Data pipelines and ML pipelines have another one in common and that is on-demand pipelining.
In data pipelines, this often looks like the “push mechanism” where an event is created and the data from that event is pushed to a Kafka cluster.
In machine learning pipelines, this type of process is often referred to as an online inference. For example, when a user clicks on a website page that requires a new prediction to be made.
Another example is when you finish watching HBO Max’s Last of Us show and need a recommendation for a new show, whether it be along similar lines or different ones.
I have only seen one type of job that involves data pipelines: streaming. A streaming data pipeline is a system that processes and moves data in real-time from one place to another. While some may argue that this is similar to on-demand pipelining, I disagree since streaming data happens continuously, while on-demand pipelining happens sporadically.
Data pipelines have three types of jobs: streaming, batch, and on-demand. In contrast, ML pipelines only have batch and on-demand (or “inference”) job types.
Data and ML pipelines are critical components of every organization and can have similar computational requirements.
Data pipelines depend on the volume of incoming data, which ideally changes infrequently.
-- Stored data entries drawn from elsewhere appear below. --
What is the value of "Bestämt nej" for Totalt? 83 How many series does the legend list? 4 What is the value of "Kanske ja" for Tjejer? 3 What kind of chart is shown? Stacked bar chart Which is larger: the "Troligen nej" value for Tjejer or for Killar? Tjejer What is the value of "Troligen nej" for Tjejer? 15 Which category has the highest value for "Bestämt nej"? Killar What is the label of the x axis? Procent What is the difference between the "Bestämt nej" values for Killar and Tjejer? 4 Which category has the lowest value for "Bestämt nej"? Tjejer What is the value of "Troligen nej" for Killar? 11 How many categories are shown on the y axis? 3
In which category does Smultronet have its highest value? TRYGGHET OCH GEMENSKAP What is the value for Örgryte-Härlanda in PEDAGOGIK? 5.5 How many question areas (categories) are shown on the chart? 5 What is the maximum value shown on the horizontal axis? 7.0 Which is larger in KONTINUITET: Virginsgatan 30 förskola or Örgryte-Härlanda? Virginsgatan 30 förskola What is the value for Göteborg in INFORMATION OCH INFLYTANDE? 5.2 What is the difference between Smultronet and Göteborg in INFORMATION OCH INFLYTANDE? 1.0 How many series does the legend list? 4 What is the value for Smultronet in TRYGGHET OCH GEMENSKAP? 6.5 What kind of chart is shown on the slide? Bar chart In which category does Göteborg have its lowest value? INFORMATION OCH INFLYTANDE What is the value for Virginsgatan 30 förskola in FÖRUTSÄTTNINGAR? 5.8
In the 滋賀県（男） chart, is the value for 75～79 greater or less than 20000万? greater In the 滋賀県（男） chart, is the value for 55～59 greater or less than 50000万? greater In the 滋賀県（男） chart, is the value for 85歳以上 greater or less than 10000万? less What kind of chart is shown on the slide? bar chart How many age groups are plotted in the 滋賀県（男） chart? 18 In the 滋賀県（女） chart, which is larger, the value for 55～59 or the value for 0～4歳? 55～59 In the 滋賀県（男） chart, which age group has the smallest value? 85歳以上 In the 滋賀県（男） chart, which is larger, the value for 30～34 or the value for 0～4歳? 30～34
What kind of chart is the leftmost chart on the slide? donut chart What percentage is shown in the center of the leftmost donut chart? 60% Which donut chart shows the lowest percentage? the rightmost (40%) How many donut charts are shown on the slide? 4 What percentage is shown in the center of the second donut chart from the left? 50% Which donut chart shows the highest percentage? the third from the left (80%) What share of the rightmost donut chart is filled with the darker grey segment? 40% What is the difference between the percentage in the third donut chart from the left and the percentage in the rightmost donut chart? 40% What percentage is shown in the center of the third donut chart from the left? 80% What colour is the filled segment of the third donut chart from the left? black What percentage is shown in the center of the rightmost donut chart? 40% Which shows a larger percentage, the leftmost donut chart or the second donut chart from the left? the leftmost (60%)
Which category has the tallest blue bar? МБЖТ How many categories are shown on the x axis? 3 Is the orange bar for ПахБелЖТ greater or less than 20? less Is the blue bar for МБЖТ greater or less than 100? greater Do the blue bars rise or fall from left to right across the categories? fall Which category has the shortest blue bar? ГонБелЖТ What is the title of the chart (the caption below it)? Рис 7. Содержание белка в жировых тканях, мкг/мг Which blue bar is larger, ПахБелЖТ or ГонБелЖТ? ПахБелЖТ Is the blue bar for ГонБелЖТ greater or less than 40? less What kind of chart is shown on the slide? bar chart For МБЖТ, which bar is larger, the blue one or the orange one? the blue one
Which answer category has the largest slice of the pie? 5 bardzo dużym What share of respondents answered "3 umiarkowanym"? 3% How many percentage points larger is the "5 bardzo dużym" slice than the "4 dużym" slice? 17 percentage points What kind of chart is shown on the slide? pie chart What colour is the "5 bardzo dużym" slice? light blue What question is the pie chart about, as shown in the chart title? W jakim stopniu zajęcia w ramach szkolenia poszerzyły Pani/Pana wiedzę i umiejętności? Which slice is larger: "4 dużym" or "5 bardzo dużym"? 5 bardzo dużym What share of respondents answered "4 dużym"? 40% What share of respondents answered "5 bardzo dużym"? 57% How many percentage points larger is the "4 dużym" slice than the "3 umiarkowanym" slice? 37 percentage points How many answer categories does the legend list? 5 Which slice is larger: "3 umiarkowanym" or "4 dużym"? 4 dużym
However, sudden changes in data volume can happen, and it is important to ensure that the data pipelines can adjust accordingly. Otherwise, there will be a delay in data processing, which can negatively impact an organization’s operations.
On the other hand, ML pipelines depend on both the amount of data and the stage of the ML pipeline process. The computational needs of an ML pipeline change based on the stage of the pipeline, because training requires more compute power than processing or predicting. Therefore, we need to adjust the computational needs accordingly.
Regardless of whether we are using data or ML pipelines, it is critical to ensure that our pipelines can handle sudden and significant changes in compute requirements. This is especially important for data pipelines, where unexpected changes in data volume can cause a backlog of data that affects the organization’s ability to make informed decisions. Therefore, it is crucial to ensure that data and ML pipelines are scalable and can handle changes in compute requirements. Otherwise, these pipelines will fail and cause delays in data processing, resulting in a poor user experience.
Never Ending Pipelines
In conclusion, both data pipelines and ML pipelines are important for companies that deal with data. They have different goals, job types, and computational needs. Understanding these differences is important for building, scaling, and maintaining effective pipelines that can handle sudden changes in compute requirements and ensure accurate, timely, and actionable data for better decision-making and improved performance.